Spatial relation data:
· · · ·
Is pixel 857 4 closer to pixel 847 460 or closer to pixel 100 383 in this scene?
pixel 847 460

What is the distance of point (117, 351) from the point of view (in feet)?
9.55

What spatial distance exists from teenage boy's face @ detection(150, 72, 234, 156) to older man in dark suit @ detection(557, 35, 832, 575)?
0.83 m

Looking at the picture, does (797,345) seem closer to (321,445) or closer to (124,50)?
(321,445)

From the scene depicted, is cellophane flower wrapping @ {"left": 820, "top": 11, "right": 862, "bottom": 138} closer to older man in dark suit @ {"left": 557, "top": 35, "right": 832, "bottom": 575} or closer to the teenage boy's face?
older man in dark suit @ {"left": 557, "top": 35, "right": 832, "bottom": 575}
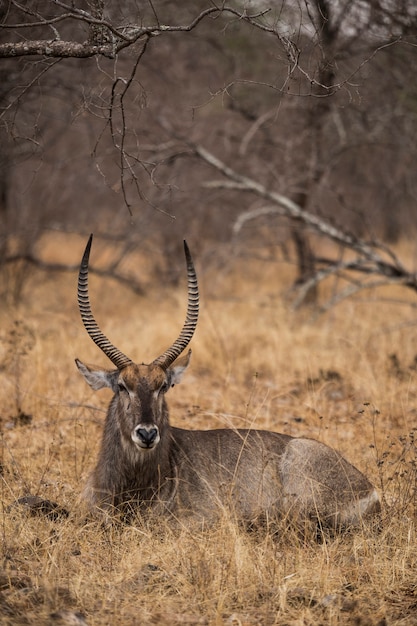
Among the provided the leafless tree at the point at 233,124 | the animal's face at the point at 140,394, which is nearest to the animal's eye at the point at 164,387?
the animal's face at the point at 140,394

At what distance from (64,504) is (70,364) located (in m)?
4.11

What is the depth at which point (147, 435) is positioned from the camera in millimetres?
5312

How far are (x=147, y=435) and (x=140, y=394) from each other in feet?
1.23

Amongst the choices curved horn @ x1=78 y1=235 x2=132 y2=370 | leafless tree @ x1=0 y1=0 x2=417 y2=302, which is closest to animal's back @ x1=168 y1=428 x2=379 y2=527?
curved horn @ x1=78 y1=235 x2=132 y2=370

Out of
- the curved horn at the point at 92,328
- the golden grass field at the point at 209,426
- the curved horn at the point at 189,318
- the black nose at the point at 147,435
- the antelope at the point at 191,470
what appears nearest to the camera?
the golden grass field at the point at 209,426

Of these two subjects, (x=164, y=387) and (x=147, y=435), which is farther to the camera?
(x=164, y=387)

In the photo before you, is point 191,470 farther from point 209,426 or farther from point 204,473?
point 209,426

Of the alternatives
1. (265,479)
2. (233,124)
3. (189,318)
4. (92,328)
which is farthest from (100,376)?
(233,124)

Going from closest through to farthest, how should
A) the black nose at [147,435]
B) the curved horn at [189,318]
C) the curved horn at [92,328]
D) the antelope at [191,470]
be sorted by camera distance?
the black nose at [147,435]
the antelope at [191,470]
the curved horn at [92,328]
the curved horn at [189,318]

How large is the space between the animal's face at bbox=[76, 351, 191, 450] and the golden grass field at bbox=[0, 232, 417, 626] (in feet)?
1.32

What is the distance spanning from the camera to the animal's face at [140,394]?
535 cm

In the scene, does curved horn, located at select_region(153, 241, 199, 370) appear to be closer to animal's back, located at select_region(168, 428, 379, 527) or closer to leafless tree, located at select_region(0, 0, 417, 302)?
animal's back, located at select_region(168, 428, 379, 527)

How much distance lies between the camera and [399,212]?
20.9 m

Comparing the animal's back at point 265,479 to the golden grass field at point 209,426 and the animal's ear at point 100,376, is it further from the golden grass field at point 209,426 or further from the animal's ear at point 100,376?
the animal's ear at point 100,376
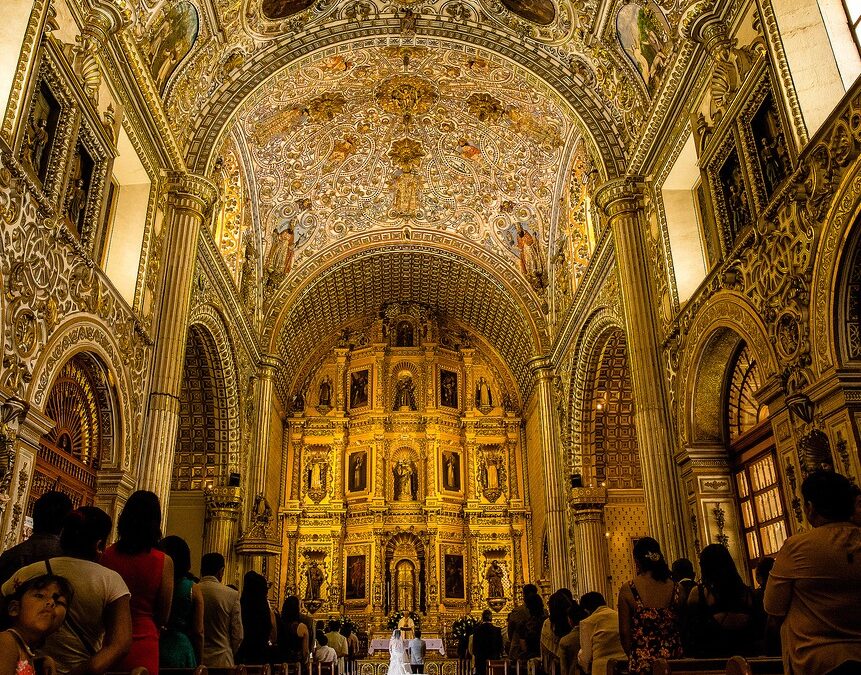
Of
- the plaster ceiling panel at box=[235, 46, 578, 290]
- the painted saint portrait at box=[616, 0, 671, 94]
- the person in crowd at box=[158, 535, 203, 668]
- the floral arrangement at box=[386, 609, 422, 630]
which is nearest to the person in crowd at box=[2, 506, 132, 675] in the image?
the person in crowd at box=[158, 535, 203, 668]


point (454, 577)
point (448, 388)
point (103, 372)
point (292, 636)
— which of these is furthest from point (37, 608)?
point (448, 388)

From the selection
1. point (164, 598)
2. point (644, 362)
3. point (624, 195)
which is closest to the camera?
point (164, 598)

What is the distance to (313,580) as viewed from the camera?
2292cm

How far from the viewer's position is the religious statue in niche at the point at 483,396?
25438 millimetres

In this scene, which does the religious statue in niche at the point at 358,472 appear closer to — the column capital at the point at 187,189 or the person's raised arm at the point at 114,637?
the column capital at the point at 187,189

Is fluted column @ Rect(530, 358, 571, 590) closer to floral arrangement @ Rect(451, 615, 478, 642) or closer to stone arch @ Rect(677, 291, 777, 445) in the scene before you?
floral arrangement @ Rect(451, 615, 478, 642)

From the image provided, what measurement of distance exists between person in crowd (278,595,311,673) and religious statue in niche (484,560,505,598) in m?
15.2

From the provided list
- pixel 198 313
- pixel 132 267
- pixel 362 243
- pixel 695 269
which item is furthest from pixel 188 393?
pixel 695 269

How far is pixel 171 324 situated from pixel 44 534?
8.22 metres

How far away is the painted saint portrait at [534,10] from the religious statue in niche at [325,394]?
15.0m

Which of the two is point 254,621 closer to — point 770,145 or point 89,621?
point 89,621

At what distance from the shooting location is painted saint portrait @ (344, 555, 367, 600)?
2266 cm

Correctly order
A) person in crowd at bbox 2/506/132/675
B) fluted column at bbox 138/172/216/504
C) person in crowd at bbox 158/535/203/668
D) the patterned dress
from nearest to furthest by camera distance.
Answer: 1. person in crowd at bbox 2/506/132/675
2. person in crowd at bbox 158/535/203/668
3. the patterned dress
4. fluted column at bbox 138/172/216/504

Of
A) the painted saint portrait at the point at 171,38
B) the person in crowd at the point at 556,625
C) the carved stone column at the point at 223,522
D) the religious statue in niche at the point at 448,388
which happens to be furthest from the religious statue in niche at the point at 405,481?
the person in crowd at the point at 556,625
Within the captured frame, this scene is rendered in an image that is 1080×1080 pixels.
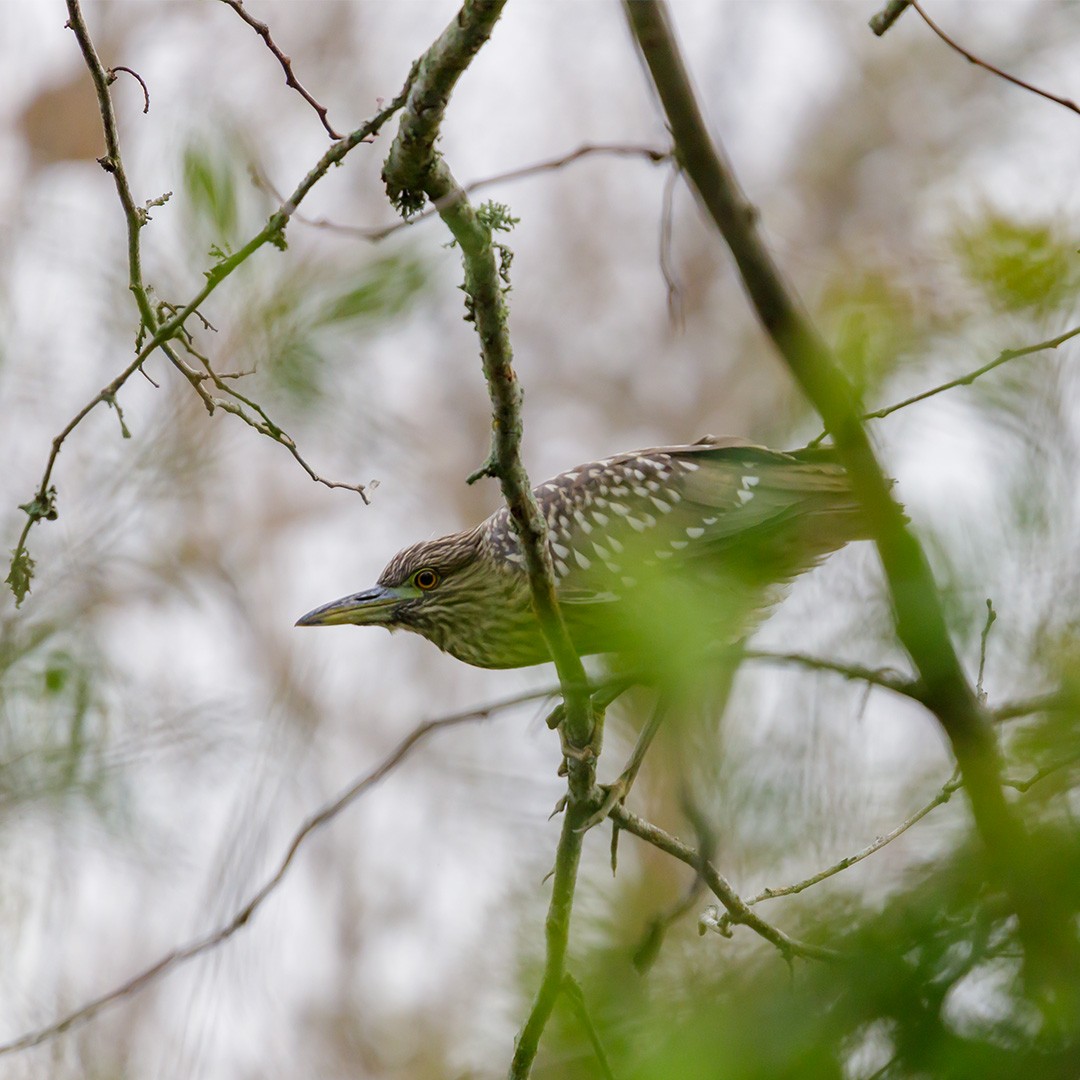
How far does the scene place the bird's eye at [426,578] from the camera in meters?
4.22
· · · ·
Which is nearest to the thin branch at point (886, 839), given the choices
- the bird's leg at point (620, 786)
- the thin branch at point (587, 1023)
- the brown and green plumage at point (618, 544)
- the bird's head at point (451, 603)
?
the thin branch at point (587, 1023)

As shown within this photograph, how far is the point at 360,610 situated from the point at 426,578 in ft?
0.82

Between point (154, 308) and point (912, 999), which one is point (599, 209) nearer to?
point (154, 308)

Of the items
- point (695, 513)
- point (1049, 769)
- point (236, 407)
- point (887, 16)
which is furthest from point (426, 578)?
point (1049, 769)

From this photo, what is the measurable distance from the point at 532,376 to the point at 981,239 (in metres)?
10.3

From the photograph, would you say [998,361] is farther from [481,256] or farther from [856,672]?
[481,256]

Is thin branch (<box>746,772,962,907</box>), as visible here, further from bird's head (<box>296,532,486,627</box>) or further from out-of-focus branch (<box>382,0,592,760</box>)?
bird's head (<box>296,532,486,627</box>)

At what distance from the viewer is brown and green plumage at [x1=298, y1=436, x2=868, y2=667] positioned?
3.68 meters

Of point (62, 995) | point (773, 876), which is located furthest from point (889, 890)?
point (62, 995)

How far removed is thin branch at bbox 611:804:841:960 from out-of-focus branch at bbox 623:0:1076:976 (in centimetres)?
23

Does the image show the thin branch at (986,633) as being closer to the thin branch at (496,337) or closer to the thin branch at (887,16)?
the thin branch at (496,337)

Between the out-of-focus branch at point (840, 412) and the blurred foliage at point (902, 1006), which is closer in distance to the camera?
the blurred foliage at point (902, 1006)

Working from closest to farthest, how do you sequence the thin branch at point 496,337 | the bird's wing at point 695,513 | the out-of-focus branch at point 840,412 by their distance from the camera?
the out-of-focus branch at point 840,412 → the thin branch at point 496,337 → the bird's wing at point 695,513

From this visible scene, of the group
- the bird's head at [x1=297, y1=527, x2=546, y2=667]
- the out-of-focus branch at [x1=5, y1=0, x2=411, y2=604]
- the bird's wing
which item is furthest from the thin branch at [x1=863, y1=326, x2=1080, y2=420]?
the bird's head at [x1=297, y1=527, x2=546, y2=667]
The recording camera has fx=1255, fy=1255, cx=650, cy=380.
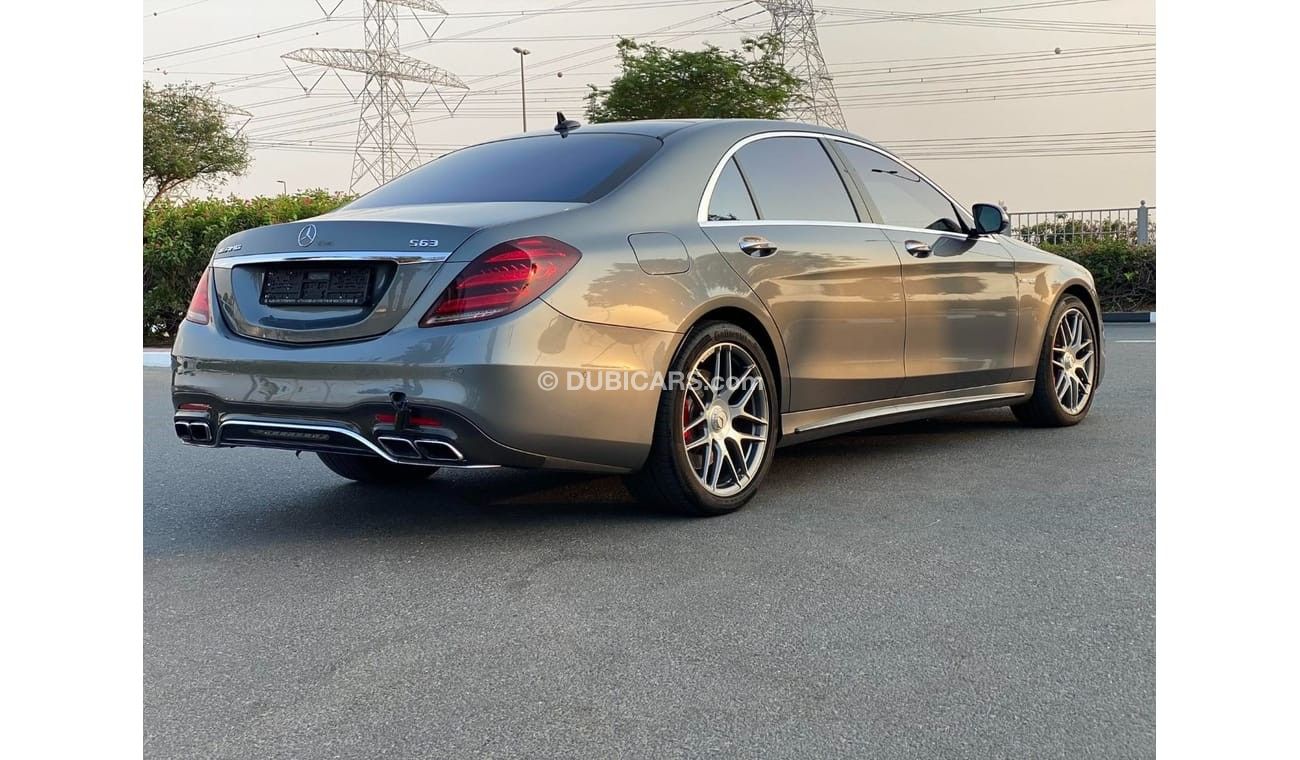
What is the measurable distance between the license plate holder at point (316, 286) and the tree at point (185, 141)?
· · · ·
### Your objective
Select every line above that contains the string "focus", matching case exactly.

### Answer for this exercise
Is thin branch (<box>746,772,962,907</box>), as visible here, further from bird's head (<box>296,532,486,627</box>) or further from out-of-focus branch (<box>382,0,592,760</box>)?
How far removed is thin branch at bbox 611:804:841:960 from out-of-focus branch at bbox 623:0:1076:976 (in centimetres)?
Between the out-of-focus branch at point (840, 412) and the blurred foliage at point (902, 1006), which is closer in distance to the camera?
Working from closest to farthest, how do you sequence the thin branch at point 496,337 | the bird's wing at point 695,513 | the out-of-focus branch at point 840,412 by their distance from the camera?
the out-of-focus branch at point 840,412 → the thin branch at point 496,337 → the bird's wing at point 695,513
- the out-of-focus branch at [x1=5, y1=0, x2=411, y2=604]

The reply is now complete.